╭─ INPUT MATERIAL

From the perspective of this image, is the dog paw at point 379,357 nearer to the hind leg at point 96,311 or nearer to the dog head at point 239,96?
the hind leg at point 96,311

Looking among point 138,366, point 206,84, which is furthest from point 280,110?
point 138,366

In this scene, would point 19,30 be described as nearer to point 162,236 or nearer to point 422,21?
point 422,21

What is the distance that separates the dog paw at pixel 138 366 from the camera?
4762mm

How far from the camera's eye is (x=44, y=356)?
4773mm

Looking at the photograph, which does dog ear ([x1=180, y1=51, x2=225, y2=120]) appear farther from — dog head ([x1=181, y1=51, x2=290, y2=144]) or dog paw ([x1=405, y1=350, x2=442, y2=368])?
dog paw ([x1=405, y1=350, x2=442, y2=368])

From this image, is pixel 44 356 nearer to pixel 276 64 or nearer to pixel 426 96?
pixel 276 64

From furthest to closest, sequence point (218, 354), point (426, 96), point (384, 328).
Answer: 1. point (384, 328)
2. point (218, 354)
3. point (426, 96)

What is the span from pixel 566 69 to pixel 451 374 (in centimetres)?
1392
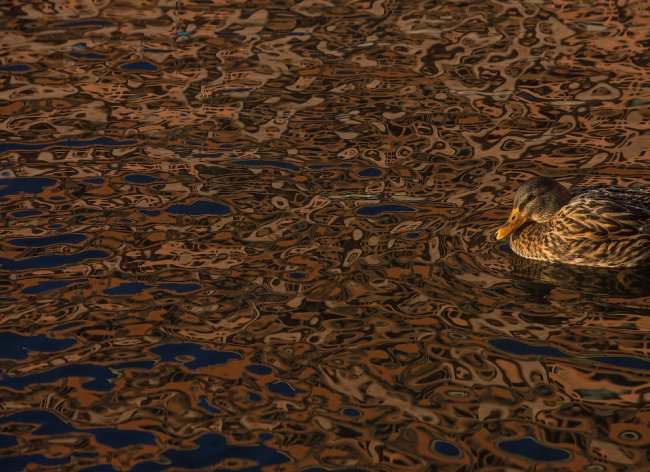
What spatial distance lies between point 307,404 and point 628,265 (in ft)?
10.7

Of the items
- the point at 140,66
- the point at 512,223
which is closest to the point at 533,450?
the point at 512,223

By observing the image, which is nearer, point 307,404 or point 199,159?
point 307,404

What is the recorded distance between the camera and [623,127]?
1227 centimetres

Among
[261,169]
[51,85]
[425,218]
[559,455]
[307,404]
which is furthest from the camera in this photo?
[51,85]

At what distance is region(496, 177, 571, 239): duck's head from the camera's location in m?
10.2

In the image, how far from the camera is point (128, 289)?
949 cm

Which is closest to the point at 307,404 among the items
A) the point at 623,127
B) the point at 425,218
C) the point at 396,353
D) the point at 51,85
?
the point at 396,353

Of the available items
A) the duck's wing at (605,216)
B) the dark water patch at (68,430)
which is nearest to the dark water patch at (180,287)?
the dark water patch at (68,430)

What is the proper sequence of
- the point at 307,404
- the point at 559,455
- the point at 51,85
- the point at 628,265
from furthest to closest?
the point at 51,85
the point at 628,265
the point at 307,404
the point at 559,455

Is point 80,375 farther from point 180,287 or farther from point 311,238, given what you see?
point 311,238

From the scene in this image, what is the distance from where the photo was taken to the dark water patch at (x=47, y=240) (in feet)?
33.6

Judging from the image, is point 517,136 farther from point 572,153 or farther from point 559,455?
point 559,455

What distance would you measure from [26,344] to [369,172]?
4.11 m

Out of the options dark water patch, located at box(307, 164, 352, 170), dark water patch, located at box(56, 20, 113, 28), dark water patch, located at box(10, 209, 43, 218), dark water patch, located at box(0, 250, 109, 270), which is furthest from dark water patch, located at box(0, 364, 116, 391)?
dark water patch, located at box(56, 20, 113, 28)
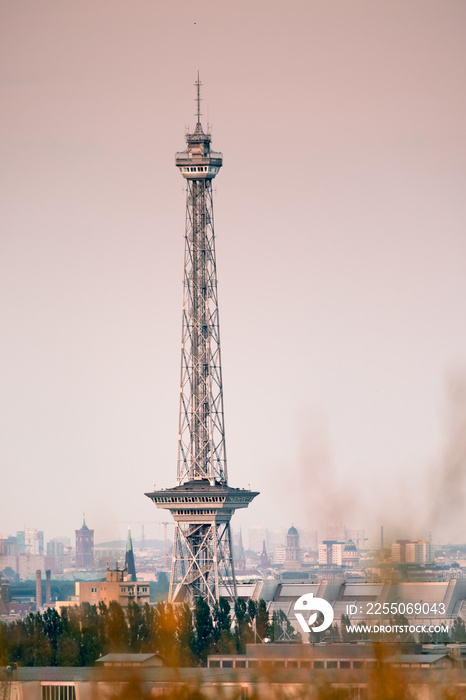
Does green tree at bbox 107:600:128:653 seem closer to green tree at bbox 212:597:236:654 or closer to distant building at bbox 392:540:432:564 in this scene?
green tree at bbox 212:597:236:654

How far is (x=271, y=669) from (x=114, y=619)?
39.4 m

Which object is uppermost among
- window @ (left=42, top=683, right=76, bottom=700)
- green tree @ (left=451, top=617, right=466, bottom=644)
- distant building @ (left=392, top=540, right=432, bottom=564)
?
distant building @ (left=392, top=540, right=432, bottom=564)

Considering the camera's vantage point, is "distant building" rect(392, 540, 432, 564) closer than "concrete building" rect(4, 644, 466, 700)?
No

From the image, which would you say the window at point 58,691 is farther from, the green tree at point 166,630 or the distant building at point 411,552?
the distant building at point 411,552

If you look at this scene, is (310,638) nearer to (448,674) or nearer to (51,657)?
(51,657)

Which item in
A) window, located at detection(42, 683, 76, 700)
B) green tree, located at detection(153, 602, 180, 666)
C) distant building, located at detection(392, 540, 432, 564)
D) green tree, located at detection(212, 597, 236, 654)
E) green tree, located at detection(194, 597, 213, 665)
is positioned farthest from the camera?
green tree, located at detection(194, 597, 213, 665)

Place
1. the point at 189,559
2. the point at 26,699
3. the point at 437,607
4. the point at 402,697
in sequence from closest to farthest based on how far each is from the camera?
1. the point at 402,697
2. the point at 26,699
3. the point at 437,607
4. the point at 189,559

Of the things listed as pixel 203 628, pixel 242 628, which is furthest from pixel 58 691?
pixel 203 628

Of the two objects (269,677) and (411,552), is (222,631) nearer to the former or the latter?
(411,552)

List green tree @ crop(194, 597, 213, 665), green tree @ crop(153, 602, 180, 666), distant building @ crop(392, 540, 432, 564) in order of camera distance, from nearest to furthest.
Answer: distant building @ crop(392, 540, 432, 564) < green tree @ crop(153, 602, 180, 666) < green tree @ crop(194, 597, 213, 665)

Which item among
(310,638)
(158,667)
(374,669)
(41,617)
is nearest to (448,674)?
(374,669)

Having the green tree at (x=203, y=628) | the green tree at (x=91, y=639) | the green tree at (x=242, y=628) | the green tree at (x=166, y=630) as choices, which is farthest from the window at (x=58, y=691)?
the green tree at (x=203, y=628)

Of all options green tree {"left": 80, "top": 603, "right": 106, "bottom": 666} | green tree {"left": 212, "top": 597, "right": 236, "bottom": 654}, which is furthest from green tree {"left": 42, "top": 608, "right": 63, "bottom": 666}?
green tree {"left": 212, "top": 597, "right": 236, "bottom": 654}

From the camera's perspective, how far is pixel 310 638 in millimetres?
130500
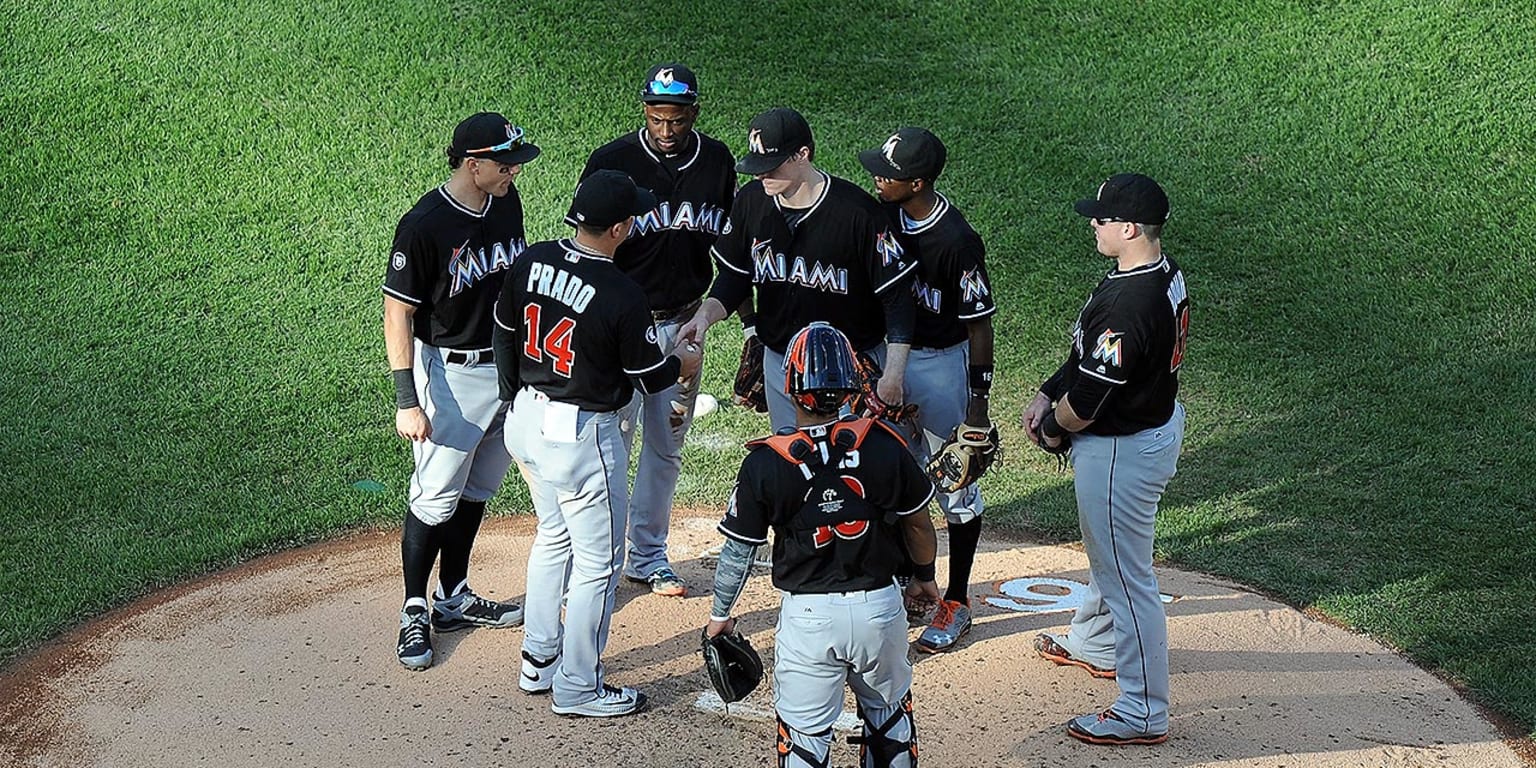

╰─

• _TO BE DONE_: Rewrite every line of the records above as one numbered list, skipping blank lines. Leave the pictures out.

• _THE RESULT_:
1. From the perspective of this image, is the dog paw at point 379,357 nearer to the hind leg at point 96,311 or nearer to the dog head at point 239,96?
2. the hind leg at point 96,311
3. Looking among point 138,366, point 206,84, which is furthest from point 280,110?
4. point 138,366
5. In this scene, would point 19,30 be described as nearer to point 162,236 or nearer to point 422,21?
6. point 422,21
7. What is the distance that separates the dog paw at pixel 138 366 from the camera?
8. 4762mm
9. How far from the camera's eye is (x=44, y=356)?
10. 4773mm
11. Looking at the photograph, which does dog ear ([x1=180, y1=51, x2=225, y2=120]) appear farther from — dog head ([x1=181, y1=51, x2=290, y2=144]) or dog paw ([x1=405, y1=350, x2=442, y2=368])?
12. dog paw ([x1=405, y1=350, x2=442, y2=368])
13. From this image, is pixel 44 356 nearer to pixel 276 64 or nearer to pixel 426 96?
14. pixel 276 64
15. From furthest to closest, sequence point (218, 354), point (426, 96), point (384, 328).
16. Answer: 1. point (384, 328)
17. 2. point (218, 354)
18. 3. point (426, 96)
19. What is the span from pixel 566 69 to pixel 451 374 (in centimetres)?
20. 1392
21. What spatial distance lies between point 307,404 and point 628,265 (in ft)?
22. 10.7
23. Of the items
24. - the point at 140,66
25. - the point at 512,223
26. which is closest to the point at 533,450?
27. the point at 512,223
28. By observing the image, which is nearer, point 307,404 or point 199,159?
29. point 307,404
30. What is the recorded distance between the camera and [623,127]?
31. 1227 centimetres
32. Among
33. [261,169]
34. [51,85]
35. [425,218]
36. [559,455]
37. [307,404]
38. which is furthest from the camera in this photo?
39. [51,85]
40. At what distance is region(496, 177, 571, 239): duck's head from the camera's location in m?
41. 10.2
42. In the image, how far from the camera is point (128, 289)?
43. 949 cm
44. Which is closest to the point at 307,404 among the items
45. A) the point at 623,127
46. B) the point at 425,218
47. C) the point at 396,353
48. D) the point at 51,85
49. ?
50. the point at 396,353
51. Of the available items
52. A) the duck's wing at (605,216)
53. B) the dark water patch at (68,430)
54. which is nearest to the dark water patch at (180,287)?
55. the dark water patch at (68,430)
56. What is the proper sequence of
57. - the point at 307,404
58. - the point at 559,455
59. - the point at 51,85
60. - the point at 628,265
61. from furthest to closest?
62. the point at 51,85
63. the point at 628,265
64. the point at 307,404
65. the point at 559,455
66. Is point 80,375 farther from point 180,287 or farther from point 311,238, given what you see?
67. point 311,238
68. From the scene in this image, what is the distance from where the photo was taken to the dark water patch at (x=47, y=240) (in feet)?
69. 33.6
70. Judging from the image, is point 517,136 farther from point 572,153 or farther from point 559,455?
71. point 559,455
72. What distance would you measure from [26,344] to [369,172]?
73. 4.11 m
74. Out of the options dark water patch, located at box(307, 164, 352, 170), dark water patch, located at box(56, 20, 113, 28), dark water patch, located at box(10, 209, 43, 218), dark water patch, located at box(0, 250, 109, 270), which is furthest from dark water patch, located at box(0, 364, 116, 391)?
75. dark water patch, located at box(56, 20, 113, 28)
76. Does green tree at bbox 107:600:128:653 seem closer to green tree at bbox 212:597:236:654 or closer to distant building at bbox 392:540:432:564 in this scene?
77. green tree at bbox 212:597:236:654
78. How far is (x=271, y=669) from (x=114, y=619)?
79. 39.4 m
80. Which object is uppermost among
81. - window @ (left=42, top=683, right=76, bottom=700)
82. - green tree @ (left=451, top=617, right=466, bottom=644)
83. - distant building @ (left=392, top=540, right=432, bottom=564)
84. ?
85. distant building @ (left=392, top=540, right=432, bottom=564)
86. Considering the camera's vantage point, is "distant building" rect(392, 540, 432, 564) closer than "concrete building" rect(4, 644, 466, 700)?
87. No
88. From the image, which would you say the window at point 58,691 is farther from, the green tree at point 166,630 or the distant building at point 411,552?
89. the distant building at point 411,552
90. If you look at this scene, is (310,638) nearer to (448,674) or nearer to (51,657)?
91. (51,657)
92. Which item in
93. A) window, located at detection(42, 683, 76, 700)
94. B) green tree, located at detection(153, 602, 180, 666)
95. C) distant building, located at detection(392, 540, 432, 564)
96. D) green tree, located at detection(212, 597, 236, 654)
97. E) green tree, located at detection(194, 597, 213, 665)
98. is positioned farthest from the camera?
99. green tree, located at detection(194, 597, 213, 665)
100. Place
101. 1. the point at 189,559
102. 2. the point at 26,699
103. 3. the point at 437,607
104. 4. the point at 402,697
105. in sequence from closest to farthest based on how far each is from the camera?
106. 1. the point at 402,697
107. 2. the point at 26,699
108. 3. the point at 437,607
109. 4. the point at 189,559
110. Of the things listed as pixel 203 628, pixel 242 628, which is furthest from pixel 58 691?
111. pixel 203 628
112. Of the two objects (269,677) and (411,552), is (222,631) nearer to the former or the latter?
113. (411,552)
114. List green tree @ crop(194, 597, 213, 665), green tree @ crop(153, 602, 180, 666), distant building @ crop(392, 540, 432, 564) in order of camera distance, from nearest to furthest.
115. Answer: distant building @ crop(392, 540, 432, 564) < green tree @ crop(153, 602, 180, 666) < green tree @ crop(194, 597, 213, 665)
116. Which item among
117. (310,638)
118. (158,667)
119. (374,669)
120. (41,617)
121. is nearest to (448,674)?
122. (374,669)
123. Having the green tree at (x=203, y=628) | the green tree at (x=91, y=639) | the green tree at (x=242, y=628) | the green tree at (x=166, y=630) as choices, which is farthest from the window at (x=58, y=691)?
124. the green tree at (x=203, y=628)
125. Of all options green tree {"left": 80, "top": 603, "right": 106, "bottom": 666} | green tree {"left": 212, "top": 597, "right": 236, "bottom": 654}, which is furthest from green tree {"left": 42, "top": 608, "right": 63, "bottom": 666}?
126. green tree {"left": 212, "top": 597, "right": 236, "bottom": 654}
127. From the camera's perspective, how far is pixel 310 638 in millimetres?
128. 130500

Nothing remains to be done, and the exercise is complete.